As mentioned above, the old allocator is currently limited to only the AMD chipsets that are known to have breakages and require more than a quick fix: https://review.coreboot.org/c/coreboot/+/41444. The other chipsets that were identified as problematic last week have all been fixed since: https://review.coreboot.org/c/coreboot/+/41374.
Another reason why I like having both in the tree is it serves as a quick A/B test without anyone having to revert series of patches just to test the old allocator.
That's a great idea. I will likely pick up the opportunity to add more, optional things to test.
It would also be harder to make changes in generic code like device/pci_device when one has to be sure that both allocators work fine.
For the most part, the rest of the code should not really be aware of the internals of any of the allocators. (In practice it is not always true). I understand that we had some assumptions in find_pci_tolm() and how invalid resources are handled. With the following changes: https://review.coreboot.org/c/coreboot/+/41524, those assumptions should no longer be required. We just need a set of rules saying what goes into the allocator and what is the state coming out.
Let's try it. We can put this in Documentation/ once we agree on the rules.
INPUT -----
The allocator processes, per domain sub-tree, all resources with IORESOURCE_IO or IORESOURCE_MEM set. From here on, these are simply referred to as *resources*.
Resources with the IORESOURCE_FIXED bit set are referred to as *fixed resources*, resources with the IORESOURCE_BRIDGE bit set as *bridge resources*, and resources with the IORESOURCE_ASSIGNED bit set as *assigned resources*.
Resources with IORESOURCE_IO set must not have IORESOURCE_MEM set.
Resources that should not be changed by the allocator must be fixed resources.
Fixed resources must be assigned resources and have a valid `base` address pre-assigned.
A fixed resource must not overlap with any other fixed resource within the same address space (IO / MEM), unless either of them is a bridge resource.
A fixed bridge resource must not overlap with any other fixed resource within the same address space and on the same bus (i.e. the same device or its siblings), unless exactly one of them has IORESOURCE_SUBTRACTIVE set.
OUTPUT ------
All device attributes beside non-fixed resources are left unaltered.
The structure of resource lists (`next` pointers) is left unaltered.
The `index` and `gran` attributes of all resources are left unaltered.
The `size`, `limit` and `align` attributes of all non-bridge resources are left unaltered.
With exception of IORESOURCE_ASSIGNED, all `flags` of all resources are left unaltered.
All non-fixed assigned resources downstream of a bridge must be covered by an assigned bridge resource of that bridge.
For all assigned resources, the INPUT rules must apply, where all assigned resources would be treated as fixed resources.

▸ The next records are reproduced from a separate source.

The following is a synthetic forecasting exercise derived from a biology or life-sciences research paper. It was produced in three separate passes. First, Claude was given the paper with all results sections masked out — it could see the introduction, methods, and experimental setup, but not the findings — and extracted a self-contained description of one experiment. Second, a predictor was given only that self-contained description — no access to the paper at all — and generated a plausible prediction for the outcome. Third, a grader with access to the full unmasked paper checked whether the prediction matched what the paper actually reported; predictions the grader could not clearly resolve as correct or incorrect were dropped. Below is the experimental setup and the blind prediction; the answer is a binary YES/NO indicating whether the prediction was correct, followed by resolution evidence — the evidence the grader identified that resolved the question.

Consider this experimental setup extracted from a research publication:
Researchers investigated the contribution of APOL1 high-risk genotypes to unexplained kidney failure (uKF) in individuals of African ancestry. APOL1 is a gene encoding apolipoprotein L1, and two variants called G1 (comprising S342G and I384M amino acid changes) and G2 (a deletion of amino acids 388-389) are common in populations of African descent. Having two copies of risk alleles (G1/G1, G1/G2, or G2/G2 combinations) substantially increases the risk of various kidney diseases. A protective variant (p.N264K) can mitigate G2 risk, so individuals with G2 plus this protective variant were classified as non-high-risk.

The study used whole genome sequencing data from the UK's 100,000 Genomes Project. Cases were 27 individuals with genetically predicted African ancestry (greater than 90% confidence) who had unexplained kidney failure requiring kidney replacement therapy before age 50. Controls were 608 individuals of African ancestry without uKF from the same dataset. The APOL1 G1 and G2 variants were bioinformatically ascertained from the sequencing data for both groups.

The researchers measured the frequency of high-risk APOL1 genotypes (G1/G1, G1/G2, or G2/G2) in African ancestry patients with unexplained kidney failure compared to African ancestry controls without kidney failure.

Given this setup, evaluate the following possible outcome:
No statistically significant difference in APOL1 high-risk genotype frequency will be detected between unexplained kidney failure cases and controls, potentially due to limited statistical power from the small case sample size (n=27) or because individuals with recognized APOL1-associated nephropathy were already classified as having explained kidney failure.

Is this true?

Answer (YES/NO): NO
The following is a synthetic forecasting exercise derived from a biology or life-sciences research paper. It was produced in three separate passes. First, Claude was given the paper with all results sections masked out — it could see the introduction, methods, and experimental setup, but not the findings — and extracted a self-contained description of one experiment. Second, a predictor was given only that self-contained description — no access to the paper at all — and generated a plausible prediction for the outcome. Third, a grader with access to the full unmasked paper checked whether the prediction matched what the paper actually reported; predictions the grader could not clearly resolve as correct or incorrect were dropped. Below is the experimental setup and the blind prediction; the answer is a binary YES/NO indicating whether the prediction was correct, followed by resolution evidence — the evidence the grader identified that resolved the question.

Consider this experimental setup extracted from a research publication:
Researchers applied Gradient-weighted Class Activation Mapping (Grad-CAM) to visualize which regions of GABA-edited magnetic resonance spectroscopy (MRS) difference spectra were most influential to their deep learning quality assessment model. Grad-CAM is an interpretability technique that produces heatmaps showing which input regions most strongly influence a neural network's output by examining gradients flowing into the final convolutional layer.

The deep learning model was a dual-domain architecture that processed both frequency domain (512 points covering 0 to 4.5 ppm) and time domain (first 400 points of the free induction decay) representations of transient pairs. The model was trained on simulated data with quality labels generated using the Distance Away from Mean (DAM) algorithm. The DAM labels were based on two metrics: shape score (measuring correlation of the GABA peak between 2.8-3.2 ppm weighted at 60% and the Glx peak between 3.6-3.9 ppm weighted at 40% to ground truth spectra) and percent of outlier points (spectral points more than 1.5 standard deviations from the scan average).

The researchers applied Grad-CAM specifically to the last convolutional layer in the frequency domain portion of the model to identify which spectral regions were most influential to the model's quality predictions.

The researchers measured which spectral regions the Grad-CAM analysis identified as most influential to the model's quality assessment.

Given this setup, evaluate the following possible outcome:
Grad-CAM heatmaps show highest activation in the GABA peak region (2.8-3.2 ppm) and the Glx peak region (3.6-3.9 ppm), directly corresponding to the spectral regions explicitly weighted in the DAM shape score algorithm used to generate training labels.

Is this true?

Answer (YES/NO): NO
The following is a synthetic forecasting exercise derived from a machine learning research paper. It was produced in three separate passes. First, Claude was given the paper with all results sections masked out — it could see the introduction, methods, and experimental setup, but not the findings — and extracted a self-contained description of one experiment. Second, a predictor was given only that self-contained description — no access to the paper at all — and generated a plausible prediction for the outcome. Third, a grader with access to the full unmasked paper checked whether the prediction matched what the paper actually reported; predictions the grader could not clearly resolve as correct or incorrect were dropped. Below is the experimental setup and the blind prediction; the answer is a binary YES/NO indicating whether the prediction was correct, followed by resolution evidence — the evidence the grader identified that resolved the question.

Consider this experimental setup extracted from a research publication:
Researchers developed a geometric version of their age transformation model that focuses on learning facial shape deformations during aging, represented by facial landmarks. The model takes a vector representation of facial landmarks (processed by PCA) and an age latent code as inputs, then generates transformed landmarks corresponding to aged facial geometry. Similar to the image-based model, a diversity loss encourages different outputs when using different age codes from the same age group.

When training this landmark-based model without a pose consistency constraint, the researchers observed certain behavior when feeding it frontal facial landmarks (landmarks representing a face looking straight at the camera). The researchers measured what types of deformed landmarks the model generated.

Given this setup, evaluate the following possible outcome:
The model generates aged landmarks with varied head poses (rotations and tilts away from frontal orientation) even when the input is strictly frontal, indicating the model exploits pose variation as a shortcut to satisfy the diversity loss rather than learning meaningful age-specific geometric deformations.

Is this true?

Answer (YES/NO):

Another option: we could identify the differences in the new allocator that had a part in the breakage and only provide a backward compatible implementation for those. Actually, I think it's only one: the resource constraining strategy for the domain. To make this compatible, we could a) drop all but the biggest memrange below 4G for the domain, and b) assign/steal resources from the end of the memrange at the domain level. It would closely mimic what the old code tried to achieve, so seems safe, somehow.
I don't think it is right to assume that the biggest window should always be chosen.
To be clear. I meant to add an optional mode with these features, selectable in Kconfig. The thought was, such a "compatibility mode" should choose the biggest window, because that's what the old allocator did.
Yes, we can start by allocating resources top-down by always selecting the last window and using its top. I already have patches uploaded for this (which need a small change to select the top of last memory): https://review.coreboot.org/c/coreboot/+/41418. But, I don't really want to take that change in because we will continue masking the issues for chipsets/mainboards which were not really doing the right thing. Instead, it would be better to identify such chipsets and fix them.
Right. My current idea is to add a bunch of optional allocator features. On one hand, to allow testing of the existing code. For instance, if a) and b) can be tested individually, that can give us a hint what might be wrong with the chipset code. And on the other hand, to test some new features. I'll have to see how invasive that will be and then either push patches for v4 or start a v4.5 just for experiments ;)
* The above-4G memrange should be aligned to a power of 2 for better MTRR usage (if that isn't the case already?).
All mem resource allocation already happens at 4KiB alignment.
Right, my bad, wrong words, bear with me. I meant, should be rounded up to a power of 2.